Question

Two masses $m_1$ and $m_2$ connected by a spring of spring constant $k$ rest on a frictionless surface. If the masses are pulled apart and let go, the time period of oscillation is

• A. $T=2\pi \sqrt{\frac{1}{k}\left(\frac{m_1{m}_2}{m_1+m_2}\right)}$
• B. $T=2\pi \sqrt{k\left(\frac{m_1+m_2}{m_1+m_2}\right)}$
• C. $T=2\pi \sqrt{\frac{m_1}{k}}$
• D. $T=2\pi \sqrt{\frac{m_2}{k}}$

Answer 1

Answer: (A)

Let displacements of masses $m_1$ and $m_2$ are $x_1$ and $x_2$, respectively.

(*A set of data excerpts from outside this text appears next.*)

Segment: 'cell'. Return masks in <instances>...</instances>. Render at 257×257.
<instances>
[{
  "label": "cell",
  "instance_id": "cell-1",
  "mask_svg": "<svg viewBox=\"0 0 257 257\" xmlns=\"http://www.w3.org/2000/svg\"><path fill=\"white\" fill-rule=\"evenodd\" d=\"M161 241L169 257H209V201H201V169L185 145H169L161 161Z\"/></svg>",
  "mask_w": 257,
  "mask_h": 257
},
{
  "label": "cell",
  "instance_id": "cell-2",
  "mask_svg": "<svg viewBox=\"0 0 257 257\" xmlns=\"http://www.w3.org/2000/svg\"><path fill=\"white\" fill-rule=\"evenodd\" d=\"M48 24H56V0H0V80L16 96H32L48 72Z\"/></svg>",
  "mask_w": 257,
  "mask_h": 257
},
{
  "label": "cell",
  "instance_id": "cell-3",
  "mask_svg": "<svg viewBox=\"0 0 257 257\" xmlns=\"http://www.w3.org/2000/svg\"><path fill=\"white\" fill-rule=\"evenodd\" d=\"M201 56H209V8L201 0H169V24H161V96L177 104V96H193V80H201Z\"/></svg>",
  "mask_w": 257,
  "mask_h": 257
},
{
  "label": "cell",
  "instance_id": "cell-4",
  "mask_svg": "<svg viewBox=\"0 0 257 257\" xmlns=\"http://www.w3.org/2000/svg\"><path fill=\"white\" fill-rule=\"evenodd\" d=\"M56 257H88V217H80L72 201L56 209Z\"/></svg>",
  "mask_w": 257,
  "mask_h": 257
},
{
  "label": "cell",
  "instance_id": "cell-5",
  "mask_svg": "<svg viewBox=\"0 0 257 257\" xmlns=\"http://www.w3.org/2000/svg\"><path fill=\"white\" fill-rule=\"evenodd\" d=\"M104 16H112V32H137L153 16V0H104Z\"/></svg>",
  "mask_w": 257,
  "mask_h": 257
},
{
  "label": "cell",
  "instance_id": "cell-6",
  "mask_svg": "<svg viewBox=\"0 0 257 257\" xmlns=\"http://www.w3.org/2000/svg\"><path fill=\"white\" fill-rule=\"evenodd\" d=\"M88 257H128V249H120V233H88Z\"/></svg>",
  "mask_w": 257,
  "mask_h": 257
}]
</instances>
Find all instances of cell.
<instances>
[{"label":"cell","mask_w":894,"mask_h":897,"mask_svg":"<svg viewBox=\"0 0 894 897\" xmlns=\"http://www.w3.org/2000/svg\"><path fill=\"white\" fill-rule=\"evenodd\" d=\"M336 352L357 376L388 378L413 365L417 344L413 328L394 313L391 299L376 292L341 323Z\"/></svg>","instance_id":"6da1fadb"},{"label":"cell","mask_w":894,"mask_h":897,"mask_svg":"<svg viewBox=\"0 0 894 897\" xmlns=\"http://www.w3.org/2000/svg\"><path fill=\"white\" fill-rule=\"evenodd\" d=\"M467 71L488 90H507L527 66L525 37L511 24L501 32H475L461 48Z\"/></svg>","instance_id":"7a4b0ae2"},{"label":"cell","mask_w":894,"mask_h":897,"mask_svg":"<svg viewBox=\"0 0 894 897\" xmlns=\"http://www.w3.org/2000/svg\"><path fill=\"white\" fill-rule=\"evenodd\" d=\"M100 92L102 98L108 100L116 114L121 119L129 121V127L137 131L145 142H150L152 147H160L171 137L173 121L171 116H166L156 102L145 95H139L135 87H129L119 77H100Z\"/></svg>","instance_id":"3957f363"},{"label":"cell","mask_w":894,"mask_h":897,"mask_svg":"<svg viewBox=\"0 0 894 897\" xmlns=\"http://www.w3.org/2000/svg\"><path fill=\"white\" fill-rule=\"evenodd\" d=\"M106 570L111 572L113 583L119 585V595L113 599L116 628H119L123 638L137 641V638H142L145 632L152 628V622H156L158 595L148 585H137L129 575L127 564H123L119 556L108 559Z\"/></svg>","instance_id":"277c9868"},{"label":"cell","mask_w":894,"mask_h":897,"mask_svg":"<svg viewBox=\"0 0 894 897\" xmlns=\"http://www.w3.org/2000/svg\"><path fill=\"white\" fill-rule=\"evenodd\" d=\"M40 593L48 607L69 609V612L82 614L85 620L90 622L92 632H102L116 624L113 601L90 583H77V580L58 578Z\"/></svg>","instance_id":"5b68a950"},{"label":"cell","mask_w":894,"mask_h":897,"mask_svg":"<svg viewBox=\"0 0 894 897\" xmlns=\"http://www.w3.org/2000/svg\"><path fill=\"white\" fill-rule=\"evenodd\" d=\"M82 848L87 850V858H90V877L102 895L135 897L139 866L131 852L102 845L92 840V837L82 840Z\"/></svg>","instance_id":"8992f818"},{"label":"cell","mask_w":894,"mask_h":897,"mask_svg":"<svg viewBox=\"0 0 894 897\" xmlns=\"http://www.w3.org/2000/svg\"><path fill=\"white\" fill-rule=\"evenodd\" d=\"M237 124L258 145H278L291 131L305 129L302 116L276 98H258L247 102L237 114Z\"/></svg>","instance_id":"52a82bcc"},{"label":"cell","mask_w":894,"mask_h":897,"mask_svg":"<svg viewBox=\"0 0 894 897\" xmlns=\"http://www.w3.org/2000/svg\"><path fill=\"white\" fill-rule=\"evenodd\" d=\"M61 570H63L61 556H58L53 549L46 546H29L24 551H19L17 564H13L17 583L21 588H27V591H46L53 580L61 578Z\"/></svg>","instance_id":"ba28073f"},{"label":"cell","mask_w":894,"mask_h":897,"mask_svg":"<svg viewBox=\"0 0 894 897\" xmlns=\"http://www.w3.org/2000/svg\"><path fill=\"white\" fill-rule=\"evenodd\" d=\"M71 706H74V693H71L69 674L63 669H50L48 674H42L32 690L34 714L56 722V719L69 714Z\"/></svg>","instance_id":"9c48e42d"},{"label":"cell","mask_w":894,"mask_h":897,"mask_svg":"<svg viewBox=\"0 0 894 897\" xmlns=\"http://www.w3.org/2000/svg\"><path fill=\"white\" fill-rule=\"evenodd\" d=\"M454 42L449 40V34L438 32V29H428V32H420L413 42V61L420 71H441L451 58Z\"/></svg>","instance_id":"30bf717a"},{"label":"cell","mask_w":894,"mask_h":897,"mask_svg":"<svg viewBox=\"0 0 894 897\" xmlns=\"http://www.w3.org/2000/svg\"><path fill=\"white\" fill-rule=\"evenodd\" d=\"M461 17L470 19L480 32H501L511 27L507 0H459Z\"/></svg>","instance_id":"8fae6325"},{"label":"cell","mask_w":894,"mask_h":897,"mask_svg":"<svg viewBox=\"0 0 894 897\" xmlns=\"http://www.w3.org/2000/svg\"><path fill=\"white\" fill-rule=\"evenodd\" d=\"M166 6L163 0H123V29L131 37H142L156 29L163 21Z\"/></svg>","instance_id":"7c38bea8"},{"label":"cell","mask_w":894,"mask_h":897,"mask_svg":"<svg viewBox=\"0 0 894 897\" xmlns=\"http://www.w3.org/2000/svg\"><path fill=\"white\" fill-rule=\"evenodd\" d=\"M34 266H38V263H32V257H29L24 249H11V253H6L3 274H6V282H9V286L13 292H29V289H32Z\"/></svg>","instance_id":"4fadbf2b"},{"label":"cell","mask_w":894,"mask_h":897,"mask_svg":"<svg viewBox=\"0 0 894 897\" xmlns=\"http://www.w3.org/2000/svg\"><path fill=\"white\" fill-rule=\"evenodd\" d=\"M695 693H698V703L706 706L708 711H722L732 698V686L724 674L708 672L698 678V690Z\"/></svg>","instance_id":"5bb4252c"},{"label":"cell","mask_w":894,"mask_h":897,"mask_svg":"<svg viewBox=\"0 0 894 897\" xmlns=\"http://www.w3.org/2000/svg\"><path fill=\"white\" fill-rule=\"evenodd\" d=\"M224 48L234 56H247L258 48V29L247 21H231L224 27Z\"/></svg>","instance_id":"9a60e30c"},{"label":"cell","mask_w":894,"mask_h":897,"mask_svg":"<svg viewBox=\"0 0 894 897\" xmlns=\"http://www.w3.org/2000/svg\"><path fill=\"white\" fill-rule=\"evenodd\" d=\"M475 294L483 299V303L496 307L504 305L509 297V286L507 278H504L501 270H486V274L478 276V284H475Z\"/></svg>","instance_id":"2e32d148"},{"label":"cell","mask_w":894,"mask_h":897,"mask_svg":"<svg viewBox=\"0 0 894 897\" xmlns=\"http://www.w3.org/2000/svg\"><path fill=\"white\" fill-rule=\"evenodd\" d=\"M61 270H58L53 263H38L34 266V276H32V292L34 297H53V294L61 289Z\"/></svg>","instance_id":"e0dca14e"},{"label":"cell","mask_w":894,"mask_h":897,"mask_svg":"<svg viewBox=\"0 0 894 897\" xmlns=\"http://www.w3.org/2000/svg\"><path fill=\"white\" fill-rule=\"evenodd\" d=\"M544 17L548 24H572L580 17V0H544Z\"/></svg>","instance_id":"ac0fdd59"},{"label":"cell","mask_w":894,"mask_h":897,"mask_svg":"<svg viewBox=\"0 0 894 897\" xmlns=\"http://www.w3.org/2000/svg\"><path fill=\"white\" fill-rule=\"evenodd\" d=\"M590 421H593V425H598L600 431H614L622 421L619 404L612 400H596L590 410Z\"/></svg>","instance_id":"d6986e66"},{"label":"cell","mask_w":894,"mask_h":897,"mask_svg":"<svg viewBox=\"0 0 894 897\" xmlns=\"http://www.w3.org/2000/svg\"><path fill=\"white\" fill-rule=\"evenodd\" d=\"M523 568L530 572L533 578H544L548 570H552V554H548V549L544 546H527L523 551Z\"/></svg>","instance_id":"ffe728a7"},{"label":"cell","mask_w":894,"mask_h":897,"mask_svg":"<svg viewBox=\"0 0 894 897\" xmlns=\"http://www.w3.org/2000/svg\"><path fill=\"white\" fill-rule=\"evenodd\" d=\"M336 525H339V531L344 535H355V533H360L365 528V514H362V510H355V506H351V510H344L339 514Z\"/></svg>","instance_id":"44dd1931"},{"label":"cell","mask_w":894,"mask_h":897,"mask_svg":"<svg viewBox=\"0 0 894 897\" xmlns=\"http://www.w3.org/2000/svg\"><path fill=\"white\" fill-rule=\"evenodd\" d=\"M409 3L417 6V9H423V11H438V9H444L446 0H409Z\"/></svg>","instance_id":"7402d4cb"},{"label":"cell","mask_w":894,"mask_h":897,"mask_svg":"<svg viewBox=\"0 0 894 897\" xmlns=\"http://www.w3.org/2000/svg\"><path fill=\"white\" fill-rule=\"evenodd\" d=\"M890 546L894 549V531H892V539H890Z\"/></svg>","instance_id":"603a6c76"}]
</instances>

Total elongation of spring is $x=x_1+x_2$.
So, when spring snaps back, pull on each of mass is
$F=-kx$
Hence, by second law equation for $m_1$ and $m_2$ are
$m_1{a}_1=-kx$
$\Rightarrow m_1\frac{d^2{x}_1}{d{t}^2}=-kx$
and $m_2{a}_2=-kx$
$\Rightarrow m_2\frac{d^2{x}_2}{d{t}^2}=-kx$
Now, from $x=x_1+x_2$, we have
$\frac{d^{2}x}{d{t}^2}=\frac{d^2{x}_1}{d{t}^2}+\frac{d^2{x}_2}{d{t}^2}$
$\Rightarrow \frac{d^{2}x}{d{t}^2}=\frac{-k}{m_1}x+\frac{-k}{m_2}x$
$\Rightarrow \frac{d^{2}x}{d{t}^2}=-k\left(\frac{1}{m_1}+\frac{1}{m_2}\right)x$
So, ${\omega }^2=k\left(\frac{1}{m_1}+\frac{1}{m_2}\right)=k\left(\frac{m_1+m_2}{m_1{m}_2}\right)$
Hence, time period of oscillation is
$T=\frac{2\pi }{\omega }=2\pi \sqrt{\frac{1}{k}\left(\frac{m_1{m}_2}{m_1+m_2}\right)}$